Can you ask your present Sensei (or whatever it is called in your art) to introduce you to a new school that he could recommend? OSu!
It depends on the club. First, find out if your old club is affiliated with a larger organization. If they are, the rank you have now will likely be accepted by another club with the same affiliation. If you can't find a club with the same affiliation, check out the clubs near where you're moving to and ask them how they handle rank for students coming in from other clubs. Most clubs have done this before, and so likely have a prescribed way of dealing with it. Also, unless you're going to a club that teaches an entirely different martial art, it is very unlikely that you'll have "a whole new set of techniques to learn".
You wouldn't generally have a whole new set of techniques to learn. In the end, variations aside, jujutsu is jujutsu and most jujutsu clubs will teach roughly the same techniques in a similar kind of order. A nikkyo in one club will be much the same as a nikkyo in another.
It depends on the school. Very often a new school will have you keep your rank while you learn the new curriculum. I did that when I moved and changed TKD schools, completely different forms at the new school but they had me continue to wear my purple belt until I caught up, then continued to promote from there. But in the end it's all up to the instructor at the new school.
You could also look at this as an opportunity to start exploring new styles and expanding your horizons.
Search the area for MA-schools that might suit my needs. I would prefer something in the line of what I am currently studying. I'd like to have a click with the instructor, students and material studied. That's up to the instructor. This would also depend on the instructor. I would guess that proper MA-schools, so not the McDojo-type, will have you progress much faster then the total newbies, based on your skill, when you are asked to start all over. If on the other hand you can keep your (kyu or dan) rank you will probably have to get the syllabus down right, before you can achieve a new rank.
sometimes it's better to enter fresh. i always "put on a white belt" when i'm in a new place. usually the new teacher see the skill and "progresses" you fast anyway. but if not, i love sandbagging in sparring hahahaah!
Thanks I didn't realise that. I looked at another syllabus and there seem to be a lot of similarities.

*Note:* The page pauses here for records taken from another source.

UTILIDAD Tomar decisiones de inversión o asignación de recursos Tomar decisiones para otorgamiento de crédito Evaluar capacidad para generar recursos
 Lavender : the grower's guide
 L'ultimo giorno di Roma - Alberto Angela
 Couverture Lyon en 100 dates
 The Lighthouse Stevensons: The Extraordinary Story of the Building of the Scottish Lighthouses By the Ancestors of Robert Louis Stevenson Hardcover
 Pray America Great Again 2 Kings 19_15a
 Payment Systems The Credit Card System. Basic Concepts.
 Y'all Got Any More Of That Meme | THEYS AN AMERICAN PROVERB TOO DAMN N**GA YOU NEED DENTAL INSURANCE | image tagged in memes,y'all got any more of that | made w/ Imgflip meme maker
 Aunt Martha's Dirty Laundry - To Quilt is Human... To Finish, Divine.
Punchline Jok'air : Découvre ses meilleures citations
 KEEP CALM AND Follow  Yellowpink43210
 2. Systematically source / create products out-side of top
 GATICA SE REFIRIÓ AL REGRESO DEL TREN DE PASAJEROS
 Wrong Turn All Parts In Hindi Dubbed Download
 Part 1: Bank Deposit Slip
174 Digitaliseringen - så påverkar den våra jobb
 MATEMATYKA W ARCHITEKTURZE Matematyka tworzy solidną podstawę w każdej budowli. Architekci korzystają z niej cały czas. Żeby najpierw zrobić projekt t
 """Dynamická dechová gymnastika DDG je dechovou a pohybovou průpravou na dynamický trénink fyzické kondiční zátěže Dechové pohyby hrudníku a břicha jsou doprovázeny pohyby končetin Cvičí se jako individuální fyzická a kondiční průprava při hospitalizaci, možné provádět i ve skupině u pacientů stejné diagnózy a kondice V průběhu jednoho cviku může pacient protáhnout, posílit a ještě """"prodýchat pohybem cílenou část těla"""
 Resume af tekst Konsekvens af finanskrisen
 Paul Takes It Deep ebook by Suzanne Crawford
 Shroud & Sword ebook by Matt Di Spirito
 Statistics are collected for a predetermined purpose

Starting over can be a blessing. I'd pick up a second art, personally. I've done it many times before and I only regret it when I find those rare bad schools that escape my initial assessments. I argue against being graded up in classes though and don't care about the social club experience as much as many people do, so I'm not very typical in that regard I suppose.
Don't you find it frustrating not being able to progress to the top? What do you mean about being graded up?
maybe i'm too cynical, but to me ranks are purely arbitrary and have little to do with whether one can fight or not. my thought is that if you have to leave and go somewhere else, even another art, don't sweat it.
No, I never cared for grades or recognition, just results. I've also never liked the stigma of people calling someone an expert because their belt is a dark enough color. I was born into a martial arts family so there was no grading at home for my early years. And I mean I would have instructors asking me to grade higher because I was teaching students and I wouldn't want to be graded up to do it. So I'd pretend to be agreeable about the topic and then just somehow make sure we never got around to it. I also didn't go to any of my college graduations or tell anyone about them. I'm kinda weird like that.